Modifying the spheres

  • load match1.sph.pdb (i.e., the DelPhi spheres).
  • delete the spheres that are too close to the solvent.
  • (AH:) add spheres so that there is one sphere between the metals, several spheres around the metals and some spheres close to polar residues.
  • a good number for DelPhi spheres is 120.
  • append the spheres to the end of rec+sph.crg and put a TER statement after each sphere. Don't use tabs for whitespace, can cause problems with DelPhi!
  • do the same for match2.sph.pdb (i.e., the matching spheres); put at least one sphere between the metals and increase the sampling in the region around the metal ions by putting some spheres there.
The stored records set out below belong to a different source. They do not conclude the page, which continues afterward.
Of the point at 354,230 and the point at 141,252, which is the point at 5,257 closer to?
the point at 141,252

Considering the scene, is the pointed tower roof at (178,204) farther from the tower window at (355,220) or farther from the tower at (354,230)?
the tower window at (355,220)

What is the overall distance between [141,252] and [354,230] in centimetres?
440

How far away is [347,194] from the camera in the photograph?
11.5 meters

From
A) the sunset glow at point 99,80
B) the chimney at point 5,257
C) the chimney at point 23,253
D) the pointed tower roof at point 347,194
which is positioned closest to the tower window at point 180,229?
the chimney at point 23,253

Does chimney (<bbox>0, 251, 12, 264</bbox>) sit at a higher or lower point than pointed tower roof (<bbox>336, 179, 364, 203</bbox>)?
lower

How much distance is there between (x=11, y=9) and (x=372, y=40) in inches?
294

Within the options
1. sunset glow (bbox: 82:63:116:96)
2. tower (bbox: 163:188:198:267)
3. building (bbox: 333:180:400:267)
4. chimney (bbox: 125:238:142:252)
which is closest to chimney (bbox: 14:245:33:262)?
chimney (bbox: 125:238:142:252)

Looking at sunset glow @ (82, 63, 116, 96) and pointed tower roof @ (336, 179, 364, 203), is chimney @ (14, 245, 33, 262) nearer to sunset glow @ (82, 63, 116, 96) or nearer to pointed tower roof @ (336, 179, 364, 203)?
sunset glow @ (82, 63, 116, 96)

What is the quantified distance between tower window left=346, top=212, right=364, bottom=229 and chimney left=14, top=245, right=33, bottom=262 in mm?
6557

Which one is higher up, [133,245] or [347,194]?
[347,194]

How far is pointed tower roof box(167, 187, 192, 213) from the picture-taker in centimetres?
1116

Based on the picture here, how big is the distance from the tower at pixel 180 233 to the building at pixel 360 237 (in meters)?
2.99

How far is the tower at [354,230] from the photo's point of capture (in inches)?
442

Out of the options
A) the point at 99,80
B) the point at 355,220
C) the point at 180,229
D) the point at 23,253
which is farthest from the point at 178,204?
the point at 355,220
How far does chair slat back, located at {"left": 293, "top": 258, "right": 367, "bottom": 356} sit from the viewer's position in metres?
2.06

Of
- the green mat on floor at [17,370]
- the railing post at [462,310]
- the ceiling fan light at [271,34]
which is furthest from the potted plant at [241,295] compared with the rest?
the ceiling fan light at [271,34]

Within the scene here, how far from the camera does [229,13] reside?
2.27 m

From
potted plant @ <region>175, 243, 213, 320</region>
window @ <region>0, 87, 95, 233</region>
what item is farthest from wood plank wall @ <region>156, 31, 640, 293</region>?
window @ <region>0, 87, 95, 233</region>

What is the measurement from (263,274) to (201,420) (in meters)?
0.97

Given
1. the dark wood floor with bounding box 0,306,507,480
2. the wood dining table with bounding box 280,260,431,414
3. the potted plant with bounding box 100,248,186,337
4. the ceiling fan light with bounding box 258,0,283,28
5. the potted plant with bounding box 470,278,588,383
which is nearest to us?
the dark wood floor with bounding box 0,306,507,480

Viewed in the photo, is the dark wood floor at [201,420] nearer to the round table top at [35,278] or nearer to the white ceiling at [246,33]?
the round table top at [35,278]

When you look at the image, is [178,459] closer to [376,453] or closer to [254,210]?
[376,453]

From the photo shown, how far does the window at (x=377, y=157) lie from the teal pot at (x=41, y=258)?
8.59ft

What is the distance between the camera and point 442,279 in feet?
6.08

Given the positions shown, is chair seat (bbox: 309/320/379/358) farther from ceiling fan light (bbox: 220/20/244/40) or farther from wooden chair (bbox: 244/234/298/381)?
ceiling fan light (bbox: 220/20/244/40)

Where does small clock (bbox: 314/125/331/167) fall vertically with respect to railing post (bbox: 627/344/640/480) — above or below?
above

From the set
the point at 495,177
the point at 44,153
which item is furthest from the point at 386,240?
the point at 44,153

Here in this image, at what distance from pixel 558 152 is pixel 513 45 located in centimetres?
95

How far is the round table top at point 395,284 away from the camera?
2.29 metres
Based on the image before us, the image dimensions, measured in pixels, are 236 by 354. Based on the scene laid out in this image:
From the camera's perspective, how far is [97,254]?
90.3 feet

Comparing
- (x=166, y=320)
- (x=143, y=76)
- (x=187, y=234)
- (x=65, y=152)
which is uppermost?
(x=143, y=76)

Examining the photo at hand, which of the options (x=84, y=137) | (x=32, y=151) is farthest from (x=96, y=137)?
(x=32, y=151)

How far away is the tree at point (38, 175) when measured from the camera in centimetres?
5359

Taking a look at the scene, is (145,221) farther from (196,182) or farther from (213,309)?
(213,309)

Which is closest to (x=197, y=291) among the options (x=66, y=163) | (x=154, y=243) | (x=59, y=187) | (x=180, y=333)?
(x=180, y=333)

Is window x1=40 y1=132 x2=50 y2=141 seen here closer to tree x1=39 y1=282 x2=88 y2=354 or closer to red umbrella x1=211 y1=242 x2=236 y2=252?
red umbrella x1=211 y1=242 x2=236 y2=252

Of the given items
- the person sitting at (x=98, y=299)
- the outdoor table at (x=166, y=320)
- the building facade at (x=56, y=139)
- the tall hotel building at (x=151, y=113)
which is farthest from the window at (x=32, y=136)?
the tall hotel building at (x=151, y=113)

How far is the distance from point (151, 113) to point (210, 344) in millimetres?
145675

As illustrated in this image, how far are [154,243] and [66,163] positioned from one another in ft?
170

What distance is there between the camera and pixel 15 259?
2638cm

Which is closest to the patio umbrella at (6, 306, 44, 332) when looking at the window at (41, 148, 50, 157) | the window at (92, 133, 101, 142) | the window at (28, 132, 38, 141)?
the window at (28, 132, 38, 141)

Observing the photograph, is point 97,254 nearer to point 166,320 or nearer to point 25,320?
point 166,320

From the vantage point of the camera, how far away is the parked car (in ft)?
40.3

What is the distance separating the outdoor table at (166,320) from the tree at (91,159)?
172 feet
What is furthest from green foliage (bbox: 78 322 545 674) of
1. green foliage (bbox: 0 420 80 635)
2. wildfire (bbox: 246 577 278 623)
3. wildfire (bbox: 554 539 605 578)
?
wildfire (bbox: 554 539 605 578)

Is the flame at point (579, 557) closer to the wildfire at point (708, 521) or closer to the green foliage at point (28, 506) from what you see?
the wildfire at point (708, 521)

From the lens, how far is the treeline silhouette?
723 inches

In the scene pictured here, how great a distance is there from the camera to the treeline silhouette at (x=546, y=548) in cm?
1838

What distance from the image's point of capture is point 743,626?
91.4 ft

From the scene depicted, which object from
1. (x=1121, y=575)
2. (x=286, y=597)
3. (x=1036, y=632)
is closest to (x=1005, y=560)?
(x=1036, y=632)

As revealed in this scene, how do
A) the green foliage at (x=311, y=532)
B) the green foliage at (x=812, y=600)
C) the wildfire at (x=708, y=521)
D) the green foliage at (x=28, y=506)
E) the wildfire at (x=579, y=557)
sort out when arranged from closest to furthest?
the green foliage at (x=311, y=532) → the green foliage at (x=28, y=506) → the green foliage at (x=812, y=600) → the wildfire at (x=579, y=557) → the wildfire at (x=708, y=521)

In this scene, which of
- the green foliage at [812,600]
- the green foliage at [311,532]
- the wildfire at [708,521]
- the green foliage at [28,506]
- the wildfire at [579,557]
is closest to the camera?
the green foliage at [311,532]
If you selected .useligsph . be careful not to move any spheres based on the ligand atoms.
  • a good number for matching spheres is 40.
  • run matchN.sph.pdb matchN.sph to generate the files that will be read by DelPhi/DOCK.
  • if desired, run sph/match2.sph in the parent directory of the docking run (i.e., .. to grids ) to put some color on your spheres.
  • in any case, put the preamble ("DOCK 5.2 ligand_atoms...") into match2.sph .

Running DelPhi

  • if necessary, modify so that all the paths and file names are appropriate.
  • run > delphi.log and check the output.
  • any 'WARNING' in the log is an indication that some atomic charges might not be correct.

Running solvmap

  • check that all atoms are present in rec.crg and run solvmap .
  • after the run, make sure that the file solvmap contains no blank lines.